• Exercise goal:
The answer is the data below, repeated exactly, with no pictures included.

• Data block:
[Start of Attachment]
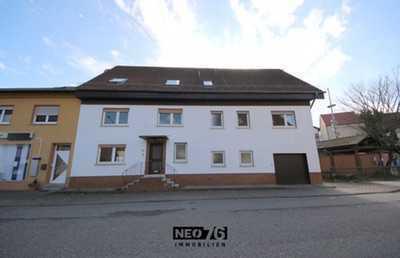 Modernisiertes 6-Zimmer-Haus mit EBK in Jettenbach zu vermieten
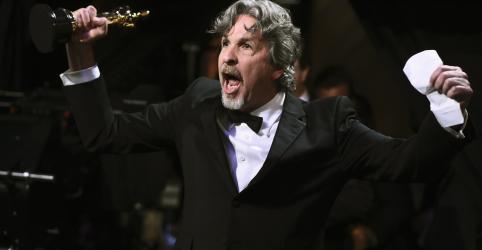 Placeholder - loading - Imagem da notícia 'Green Book' tira principal Oscar do Netflix em noite de música e diversidade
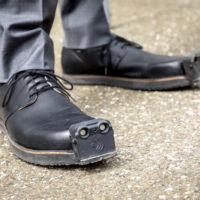 Придумана обувь с ультразвуком и камерой, которая предупреждает слабовидящих о препятствиях на их пути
[End of Attachment]
• Exercise output:
 Modernisiertes 6-Zimmer-Haus mit EBK in Jettenbach zu vermieten
 Placeholder - loading - Imagem da notícia 'Green Book' tira principal Oscar do Netflix em noite de música e diversidade
 Придумана обувь с ультразвуком и камерой, которая предупреждает слабовидящих о препятствиях на их пути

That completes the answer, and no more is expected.